[Stored records]
┄┄┄┄┄┄
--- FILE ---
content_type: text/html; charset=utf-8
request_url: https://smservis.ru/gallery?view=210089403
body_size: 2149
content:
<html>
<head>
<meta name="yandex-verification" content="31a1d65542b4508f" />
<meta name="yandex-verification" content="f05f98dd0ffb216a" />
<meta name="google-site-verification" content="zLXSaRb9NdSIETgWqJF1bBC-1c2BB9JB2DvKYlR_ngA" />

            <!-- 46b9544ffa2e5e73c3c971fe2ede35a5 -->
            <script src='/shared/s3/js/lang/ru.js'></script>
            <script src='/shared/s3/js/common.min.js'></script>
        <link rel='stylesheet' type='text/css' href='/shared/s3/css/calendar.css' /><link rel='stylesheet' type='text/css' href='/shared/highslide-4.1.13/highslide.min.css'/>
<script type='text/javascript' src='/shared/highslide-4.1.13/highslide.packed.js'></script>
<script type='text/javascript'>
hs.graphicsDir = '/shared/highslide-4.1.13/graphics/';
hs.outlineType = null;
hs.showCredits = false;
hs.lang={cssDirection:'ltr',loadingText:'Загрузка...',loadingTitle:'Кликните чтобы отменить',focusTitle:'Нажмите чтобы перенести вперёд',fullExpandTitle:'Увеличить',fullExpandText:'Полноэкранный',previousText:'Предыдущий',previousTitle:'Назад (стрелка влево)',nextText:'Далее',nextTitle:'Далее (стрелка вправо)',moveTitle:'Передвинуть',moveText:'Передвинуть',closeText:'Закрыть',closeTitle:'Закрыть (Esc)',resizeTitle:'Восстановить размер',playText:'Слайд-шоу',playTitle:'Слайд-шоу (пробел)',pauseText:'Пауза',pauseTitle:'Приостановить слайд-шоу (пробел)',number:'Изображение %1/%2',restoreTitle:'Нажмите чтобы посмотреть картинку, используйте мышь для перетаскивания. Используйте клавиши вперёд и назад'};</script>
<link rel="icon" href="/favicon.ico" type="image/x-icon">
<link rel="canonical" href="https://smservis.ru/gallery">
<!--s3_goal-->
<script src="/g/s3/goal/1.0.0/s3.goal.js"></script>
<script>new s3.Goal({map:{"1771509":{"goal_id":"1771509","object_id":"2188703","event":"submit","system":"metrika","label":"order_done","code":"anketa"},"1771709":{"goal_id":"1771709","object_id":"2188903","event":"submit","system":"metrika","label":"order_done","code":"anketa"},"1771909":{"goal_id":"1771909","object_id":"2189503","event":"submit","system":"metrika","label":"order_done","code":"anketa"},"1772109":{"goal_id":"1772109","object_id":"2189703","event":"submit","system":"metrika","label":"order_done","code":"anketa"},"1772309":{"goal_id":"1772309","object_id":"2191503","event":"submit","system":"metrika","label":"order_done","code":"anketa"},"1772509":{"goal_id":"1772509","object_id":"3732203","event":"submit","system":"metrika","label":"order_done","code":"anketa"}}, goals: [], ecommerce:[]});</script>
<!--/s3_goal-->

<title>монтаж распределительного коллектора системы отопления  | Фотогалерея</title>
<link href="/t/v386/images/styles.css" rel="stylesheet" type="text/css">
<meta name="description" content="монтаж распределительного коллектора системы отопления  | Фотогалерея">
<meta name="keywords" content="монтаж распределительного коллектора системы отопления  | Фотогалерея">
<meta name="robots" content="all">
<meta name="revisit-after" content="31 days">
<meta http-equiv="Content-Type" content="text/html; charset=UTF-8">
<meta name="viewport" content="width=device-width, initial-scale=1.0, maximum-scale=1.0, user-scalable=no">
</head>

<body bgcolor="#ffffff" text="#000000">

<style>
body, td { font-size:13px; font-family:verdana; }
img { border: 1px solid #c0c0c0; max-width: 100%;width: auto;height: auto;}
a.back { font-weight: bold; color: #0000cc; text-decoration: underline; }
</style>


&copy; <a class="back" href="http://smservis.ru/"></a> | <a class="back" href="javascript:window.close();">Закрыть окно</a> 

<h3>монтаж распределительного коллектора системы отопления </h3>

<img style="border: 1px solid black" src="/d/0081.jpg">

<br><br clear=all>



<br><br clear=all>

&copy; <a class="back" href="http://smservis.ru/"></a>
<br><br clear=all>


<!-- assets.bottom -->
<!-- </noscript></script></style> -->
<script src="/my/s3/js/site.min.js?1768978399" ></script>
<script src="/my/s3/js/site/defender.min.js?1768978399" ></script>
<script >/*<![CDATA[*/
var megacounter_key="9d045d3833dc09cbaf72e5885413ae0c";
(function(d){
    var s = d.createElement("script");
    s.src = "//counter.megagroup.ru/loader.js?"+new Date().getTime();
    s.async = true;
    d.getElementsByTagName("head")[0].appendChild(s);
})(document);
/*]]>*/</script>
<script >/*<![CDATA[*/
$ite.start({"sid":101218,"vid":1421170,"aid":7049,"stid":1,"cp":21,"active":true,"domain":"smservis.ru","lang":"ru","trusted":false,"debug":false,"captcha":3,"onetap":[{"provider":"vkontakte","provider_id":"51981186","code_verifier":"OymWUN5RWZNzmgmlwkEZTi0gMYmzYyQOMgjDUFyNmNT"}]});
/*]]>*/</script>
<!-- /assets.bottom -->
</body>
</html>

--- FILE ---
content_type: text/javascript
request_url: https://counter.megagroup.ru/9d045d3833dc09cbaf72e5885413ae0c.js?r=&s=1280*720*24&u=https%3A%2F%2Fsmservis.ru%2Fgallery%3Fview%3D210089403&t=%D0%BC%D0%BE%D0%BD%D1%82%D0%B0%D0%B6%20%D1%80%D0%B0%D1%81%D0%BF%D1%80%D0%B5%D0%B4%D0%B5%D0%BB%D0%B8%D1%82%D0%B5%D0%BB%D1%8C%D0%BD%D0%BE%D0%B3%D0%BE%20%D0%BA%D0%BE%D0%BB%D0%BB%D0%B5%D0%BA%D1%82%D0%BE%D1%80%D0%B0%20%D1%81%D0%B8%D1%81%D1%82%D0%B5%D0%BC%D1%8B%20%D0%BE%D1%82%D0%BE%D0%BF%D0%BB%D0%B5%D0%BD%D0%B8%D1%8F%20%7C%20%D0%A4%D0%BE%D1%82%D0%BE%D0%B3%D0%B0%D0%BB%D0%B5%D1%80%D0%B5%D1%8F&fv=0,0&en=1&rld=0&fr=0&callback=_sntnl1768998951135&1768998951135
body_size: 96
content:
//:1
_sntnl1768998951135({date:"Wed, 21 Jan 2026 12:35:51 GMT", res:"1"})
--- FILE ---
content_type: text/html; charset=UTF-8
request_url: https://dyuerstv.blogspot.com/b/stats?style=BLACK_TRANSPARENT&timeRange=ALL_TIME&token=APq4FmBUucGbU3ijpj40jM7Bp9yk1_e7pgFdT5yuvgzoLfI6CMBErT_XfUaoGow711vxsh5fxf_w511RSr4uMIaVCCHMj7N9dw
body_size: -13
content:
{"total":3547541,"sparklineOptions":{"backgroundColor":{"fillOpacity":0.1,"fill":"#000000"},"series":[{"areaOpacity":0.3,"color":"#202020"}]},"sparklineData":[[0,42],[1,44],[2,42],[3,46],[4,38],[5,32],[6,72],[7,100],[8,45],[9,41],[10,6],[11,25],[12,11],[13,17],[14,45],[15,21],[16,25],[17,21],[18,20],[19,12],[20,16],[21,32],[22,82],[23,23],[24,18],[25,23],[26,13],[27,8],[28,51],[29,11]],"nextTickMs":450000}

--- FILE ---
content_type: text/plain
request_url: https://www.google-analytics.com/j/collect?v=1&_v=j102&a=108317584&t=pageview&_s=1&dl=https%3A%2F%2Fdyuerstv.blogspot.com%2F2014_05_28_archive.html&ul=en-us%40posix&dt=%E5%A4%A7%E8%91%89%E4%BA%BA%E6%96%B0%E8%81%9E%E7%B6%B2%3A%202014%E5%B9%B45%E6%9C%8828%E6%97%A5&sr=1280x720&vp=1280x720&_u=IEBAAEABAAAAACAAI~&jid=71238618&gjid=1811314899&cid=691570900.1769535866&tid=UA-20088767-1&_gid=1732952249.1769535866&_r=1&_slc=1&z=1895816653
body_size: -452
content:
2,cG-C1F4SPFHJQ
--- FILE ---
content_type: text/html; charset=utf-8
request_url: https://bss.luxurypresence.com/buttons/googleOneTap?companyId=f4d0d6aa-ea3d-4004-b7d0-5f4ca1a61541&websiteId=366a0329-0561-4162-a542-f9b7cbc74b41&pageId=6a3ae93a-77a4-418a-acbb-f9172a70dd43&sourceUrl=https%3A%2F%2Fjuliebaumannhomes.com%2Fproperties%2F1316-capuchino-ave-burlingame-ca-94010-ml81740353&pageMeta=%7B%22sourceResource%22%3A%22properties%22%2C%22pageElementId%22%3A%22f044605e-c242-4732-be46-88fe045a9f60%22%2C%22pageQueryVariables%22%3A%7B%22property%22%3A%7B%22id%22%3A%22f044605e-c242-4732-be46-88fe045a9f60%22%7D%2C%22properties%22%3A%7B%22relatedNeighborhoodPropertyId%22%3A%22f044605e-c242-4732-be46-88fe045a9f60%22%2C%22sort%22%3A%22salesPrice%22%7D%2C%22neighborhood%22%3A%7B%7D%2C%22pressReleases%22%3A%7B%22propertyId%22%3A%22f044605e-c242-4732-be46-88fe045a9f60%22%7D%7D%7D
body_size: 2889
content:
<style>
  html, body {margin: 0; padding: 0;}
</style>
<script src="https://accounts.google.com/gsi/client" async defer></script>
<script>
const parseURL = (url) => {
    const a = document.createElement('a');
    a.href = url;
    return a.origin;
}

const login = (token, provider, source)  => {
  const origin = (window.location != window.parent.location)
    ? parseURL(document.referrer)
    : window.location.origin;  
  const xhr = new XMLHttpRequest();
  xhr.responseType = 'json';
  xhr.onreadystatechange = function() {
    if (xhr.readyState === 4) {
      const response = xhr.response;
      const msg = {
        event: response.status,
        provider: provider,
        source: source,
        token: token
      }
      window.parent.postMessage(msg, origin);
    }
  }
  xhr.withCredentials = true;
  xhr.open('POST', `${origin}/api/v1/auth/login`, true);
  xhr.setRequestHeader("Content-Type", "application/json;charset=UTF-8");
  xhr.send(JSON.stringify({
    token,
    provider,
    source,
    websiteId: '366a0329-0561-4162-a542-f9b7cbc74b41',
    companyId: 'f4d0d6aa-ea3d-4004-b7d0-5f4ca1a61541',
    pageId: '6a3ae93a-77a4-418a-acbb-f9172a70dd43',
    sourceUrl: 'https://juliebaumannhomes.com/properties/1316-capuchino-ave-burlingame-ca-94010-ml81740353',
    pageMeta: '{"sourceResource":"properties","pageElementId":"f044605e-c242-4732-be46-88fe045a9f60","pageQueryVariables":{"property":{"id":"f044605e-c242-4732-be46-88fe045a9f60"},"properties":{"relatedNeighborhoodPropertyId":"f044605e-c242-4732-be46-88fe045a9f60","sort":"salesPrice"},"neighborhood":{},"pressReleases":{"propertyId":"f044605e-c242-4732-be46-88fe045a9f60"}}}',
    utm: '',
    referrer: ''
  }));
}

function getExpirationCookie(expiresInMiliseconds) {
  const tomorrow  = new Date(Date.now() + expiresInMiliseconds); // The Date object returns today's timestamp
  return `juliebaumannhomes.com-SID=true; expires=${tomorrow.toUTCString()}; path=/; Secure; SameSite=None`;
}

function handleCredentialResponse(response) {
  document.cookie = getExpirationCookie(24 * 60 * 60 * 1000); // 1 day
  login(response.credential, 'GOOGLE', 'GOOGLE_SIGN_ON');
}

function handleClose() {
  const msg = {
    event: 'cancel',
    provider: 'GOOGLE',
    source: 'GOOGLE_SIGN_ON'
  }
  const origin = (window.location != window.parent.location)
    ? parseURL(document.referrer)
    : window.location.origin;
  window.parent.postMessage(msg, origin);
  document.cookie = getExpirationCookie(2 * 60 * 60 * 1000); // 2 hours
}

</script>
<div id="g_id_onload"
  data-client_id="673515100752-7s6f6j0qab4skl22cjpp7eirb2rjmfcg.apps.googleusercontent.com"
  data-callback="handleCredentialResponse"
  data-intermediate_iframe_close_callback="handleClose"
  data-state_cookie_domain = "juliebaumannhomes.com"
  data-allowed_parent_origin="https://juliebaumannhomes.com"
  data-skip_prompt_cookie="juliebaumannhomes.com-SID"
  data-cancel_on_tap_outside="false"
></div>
┄┄┄┄┄┄
▶ Work request: The word "link" may occur in lines of the data above; say how many lines hold it, giving only the number.

▶ Solution to this exercise: 4